--- START ---

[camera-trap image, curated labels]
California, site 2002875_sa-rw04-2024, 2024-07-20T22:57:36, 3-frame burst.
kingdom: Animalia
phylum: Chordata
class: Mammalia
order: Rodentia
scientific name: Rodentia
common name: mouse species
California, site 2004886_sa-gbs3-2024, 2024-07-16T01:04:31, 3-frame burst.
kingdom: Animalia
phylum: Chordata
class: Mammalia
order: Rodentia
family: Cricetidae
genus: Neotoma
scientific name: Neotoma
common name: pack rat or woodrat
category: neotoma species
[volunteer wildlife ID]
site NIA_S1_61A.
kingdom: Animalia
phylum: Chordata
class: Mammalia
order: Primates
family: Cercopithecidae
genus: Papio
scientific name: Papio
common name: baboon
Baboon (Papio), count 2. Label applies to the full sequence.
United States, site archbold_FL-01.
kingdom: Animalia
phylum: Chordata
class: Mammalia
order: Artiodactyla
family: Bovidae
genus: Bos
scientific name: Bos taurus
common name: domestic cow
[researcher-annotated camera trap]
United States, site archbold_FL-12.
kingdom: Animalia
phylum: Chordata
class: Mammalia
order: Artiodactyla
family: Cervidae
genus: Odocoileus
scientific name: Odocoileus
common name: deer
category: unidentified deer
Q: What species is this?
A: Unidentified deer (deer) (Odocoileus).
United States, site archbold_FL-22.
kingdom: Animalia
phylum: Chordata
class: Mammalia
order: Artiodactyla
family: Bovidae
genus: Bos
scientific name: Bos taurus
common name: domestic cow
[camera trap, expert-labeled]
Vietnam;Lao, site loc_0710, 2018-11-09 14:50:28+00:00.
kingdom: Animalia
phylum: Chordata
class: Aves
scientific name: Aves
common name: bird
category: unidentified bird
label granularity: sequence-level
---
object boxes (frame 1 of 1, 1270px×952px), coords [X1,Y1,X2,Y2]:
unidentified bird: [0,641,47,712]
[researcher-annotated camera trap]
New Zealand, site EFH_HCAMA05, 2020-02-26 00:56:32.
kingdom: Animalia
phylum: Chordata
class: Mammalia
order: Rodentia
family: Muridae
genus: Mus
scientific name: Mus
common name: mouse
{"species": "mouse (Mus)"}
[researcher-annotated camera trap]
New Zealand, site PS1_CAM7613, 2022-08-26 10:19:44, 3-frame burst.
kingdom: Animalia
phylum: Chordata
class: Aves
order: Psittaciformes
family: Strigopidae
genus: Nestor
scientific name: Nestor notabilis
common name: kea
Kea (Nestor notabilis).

--- END ---

#### [PROBLEM STATEMENT]
Each line above that includes the word "species" is to be copied.

#### [ANSWER TO THIS PROBLEM]
common name: mouse species
category: neotoma species
Q: What species is this?
{"species": "mouse (Mus)"}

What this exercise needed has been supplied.